Student Research
Students are encouraged to explore opportunities to do research off campus, especially during the summer months. Every year, we post opportunities for summer research, but
Another great resource for summer research opportunities can be found at The Nucleus, an online resource for undergraduate in Physics & Astronomy.
Current student research for Summer 2020:
Abigail Harden (Astrophysics & Mathematics '21) - will be participating in the NRAO REU program this summer in Charlottesville, VA. She will be working with Dr. Eric Murphy and is looking forward to (hopefully!) visiting the Greenbank Telescope. In the past, she also participated in a heliophysics REU cohosted by the University of Alabama in Huntsville (UAH) and NASA’s Marshall Space Flight Center (MSFC). She worked with several MSFC scientists on a project titled ‘The Cause of Faint Coronal Jets from Emerging-Flux Regions in Coronal Holes’. The following summer she participated in Cornell University’s REU program on a project titled “Observations of Nearby Galaxies Using SOFIA FIFI-LS Spectroscopy”.
Azia Robinson (Astrophysics & Political Science ‘21) - will be a part of the NRAO's NAC fellowship in Socorro, New Mexico on the topic of 'Comprehensive SEDs of High-mass Protostars from Infrared to Radio'. Azia will be mentored by Dr. Viviana Rosero.
Leo Skaer (Astrophysics '21) - has accepted an REU for this summer at the Arecibo Observatory in Puerto Rico They will be working, along with others, with Dr. Ben Perera, who is studying pulsar timing.
Mihika Rao (Astrophysics & Economics '21) - was accepted the NAC fellowship at Socorro this year. Her project is "VLBA Imaging of VLASS Detections" and she will be mentored by Dr. Tony Beasley. Mihika is extremely excited about this opportunity.
Student research done in the past:
Brynn Presler-Marshall (Astrophysics ‘19) - did research at the Arecibo Observatory in Puerto Rico. She worked with the Planetary Radar group to study the surface features of a collection of near-Earth asteroids, and presented her work at the Division for Planetary Sciences meeting. Brynn also did research at Lowell Observatory, modeling cometary jets.

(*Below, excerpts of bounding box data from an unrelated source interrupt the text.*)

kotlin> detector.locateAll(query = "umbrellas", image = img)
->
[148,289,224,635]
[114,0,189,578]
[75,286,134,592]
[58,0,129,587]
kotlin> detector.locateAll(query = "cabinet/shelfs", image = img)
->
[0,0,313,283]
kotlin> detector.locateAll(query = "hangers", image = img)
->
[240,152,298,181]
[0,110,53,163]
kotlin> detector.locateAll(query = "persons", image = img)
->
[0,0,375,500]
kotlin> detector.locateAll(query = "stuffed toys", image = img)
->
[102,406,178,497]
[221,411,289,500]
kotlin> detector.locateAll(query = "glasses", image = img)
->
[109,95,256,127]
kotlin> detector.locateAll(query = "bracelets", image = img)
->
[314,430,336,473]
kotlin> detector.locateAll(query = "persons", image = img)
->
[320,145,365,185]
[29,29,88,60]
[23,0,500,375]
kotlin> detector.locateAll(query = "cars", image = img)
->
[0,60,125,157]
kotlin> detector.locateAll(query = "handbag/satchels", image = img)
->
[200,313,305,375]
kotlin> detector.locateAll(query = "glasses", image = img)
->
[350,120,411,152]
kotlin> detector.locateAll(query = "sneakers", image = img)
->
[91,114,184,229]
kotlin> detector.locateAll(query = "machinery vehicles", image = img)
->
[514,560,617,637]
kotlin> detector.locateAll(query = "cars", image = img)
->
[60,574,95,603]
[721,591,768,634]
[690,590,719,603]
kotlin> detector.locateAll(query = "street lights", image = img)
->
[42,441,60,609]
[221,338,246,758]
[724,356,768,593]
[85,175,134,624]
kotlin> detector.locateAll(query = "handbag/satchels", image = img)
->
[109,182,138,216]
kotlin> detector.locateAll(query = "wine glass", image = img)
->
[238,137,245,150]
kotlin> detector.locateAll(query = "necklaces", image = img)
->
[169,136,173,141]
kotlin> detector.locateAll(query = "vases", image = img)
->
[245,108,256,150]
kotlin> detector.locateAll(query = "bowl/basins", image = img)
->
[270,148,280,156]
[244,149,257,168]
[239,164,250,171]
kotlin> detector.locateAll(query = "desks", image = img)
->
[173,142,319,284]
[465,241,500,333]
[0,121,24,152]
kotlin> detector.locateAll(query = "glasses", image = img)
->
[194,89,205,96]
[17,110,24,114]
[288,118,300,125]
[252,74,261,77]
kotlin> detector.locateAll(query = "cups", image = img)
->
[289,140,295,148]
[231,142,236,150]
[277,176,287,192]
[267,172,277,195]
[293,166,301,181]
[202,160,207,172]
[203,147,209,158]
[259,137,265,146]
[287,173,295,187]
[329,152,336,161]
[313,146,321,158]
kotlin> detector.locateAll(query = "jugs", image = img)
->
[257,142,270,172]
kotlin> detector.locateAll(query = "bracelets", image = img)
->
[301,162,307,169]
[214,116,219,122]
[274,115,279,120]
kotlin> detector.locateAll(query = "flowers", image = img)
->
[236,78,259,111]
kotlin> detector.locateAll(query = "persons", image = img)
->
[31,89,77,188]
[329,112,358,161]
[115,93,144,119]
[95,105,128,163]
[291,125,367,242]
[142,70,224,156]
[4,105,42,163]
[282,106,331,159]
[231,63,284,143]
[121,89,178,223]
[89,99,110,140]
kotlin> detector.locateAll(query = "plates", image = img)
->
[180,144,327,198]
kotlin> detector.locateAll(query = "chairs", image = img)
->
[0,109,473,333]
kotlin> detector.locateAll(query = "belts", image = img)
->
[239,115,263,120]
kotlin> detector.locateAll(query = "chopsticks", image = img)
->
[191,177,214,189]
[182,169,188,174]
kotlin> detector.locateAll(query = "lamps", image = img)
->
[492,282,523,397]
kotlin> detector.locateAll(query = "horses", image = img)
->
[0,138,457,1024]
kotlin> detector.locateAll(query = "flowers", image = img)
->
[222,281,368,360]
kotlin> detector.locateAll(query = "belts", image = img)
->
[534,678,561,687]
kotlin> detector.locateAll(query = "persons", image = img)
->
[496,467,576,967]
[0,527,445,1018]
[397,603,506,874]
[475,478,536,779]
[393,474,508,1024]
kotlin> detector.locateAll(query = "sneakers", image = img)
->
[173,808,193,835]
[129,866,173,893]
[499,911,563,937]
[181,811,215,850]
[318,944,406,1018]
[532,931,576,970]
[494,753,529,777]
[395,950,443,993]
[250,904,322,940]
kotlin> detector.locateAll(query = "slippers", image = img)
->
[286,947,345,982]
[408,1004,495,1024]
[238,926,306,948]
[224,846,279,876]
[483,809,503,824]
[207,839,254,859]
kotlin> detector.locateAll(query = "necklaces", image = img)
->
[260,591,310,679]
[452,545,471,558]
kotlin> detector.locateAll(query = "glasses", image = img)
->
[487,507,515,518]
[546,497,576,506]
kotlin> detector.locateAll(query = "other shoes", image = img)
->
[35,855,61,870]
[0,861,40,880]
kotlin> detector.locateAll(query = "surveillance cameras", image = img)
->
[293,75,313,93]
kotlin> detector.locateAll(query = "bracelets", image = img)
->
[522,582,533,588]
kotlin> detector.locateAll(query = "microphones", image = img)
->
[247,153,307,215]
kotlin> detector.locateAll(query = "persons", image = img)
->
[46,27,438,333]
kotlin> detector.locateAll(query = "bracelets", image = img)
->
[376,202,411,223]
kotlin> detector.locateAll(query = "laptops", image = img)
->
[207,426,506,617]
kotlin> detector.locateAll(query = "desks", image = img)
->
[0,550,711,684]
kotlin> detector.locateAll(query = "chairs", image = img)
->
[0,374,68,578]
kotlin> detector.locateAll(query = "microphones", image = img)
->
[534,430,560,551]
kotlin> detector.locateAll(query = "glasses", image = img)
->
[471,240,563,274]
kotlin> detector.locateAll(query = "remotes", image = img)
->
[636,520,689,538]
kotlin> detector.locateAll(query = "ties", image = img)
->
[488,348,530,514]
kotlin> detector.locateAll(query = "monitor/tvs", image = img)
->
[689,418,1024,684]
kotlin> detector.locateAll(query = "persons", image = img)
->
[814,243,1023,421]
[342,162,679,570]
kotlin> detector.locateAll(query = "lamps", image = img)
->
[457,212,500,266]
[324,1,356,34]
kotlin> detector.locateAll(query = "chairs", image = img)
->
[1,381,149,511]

Emma Shaw (Physics '20) - spent a summer at Coe College in Cedar Rapids, IA studying musical acoustics with Dr. James Cottingham. Her research focused on air flow in Helmholtz resonators and free reed instruments, looking at how air flow affected higher modes of frequency and oscillation patterns using FFT analysis.
Kimberly Patterson (Astrophysics ‘20) - spent a summer participating in an REU at the College of Wooster in Ohio studying the trajectories of movement on a theoretical cuboid shaped planet. When she wasn’t busy in the lab, she also gave a short physics demonstration on polarization for the camp BWISER, which aims to keep young girls interested in science and physics.
Sara Sloman (Astrophysics and Mathematics ‘20) - spent a summer in the Georgia Tech Physics Research Experiences for Undergraduates, working with Dr. Deirdre Shoemaker studying energy radiated per mode versus varying initial parameters from binary black hole mergers. Her work used data from merger simulations to describe energy radiated from binary black hole systems.
Ruoyi Wang (Physics & Mathematics ‘20) - worked with Dr. Koch on a math conjecture about central binomial coefficient and its small prime divisor. Later they branched off into looking at the base-3 expansion of 2k where k is an integer. They came up with a graph that was able to predict some the ternary expansion of some 2k without calculating it but not enough to solve the conjecture.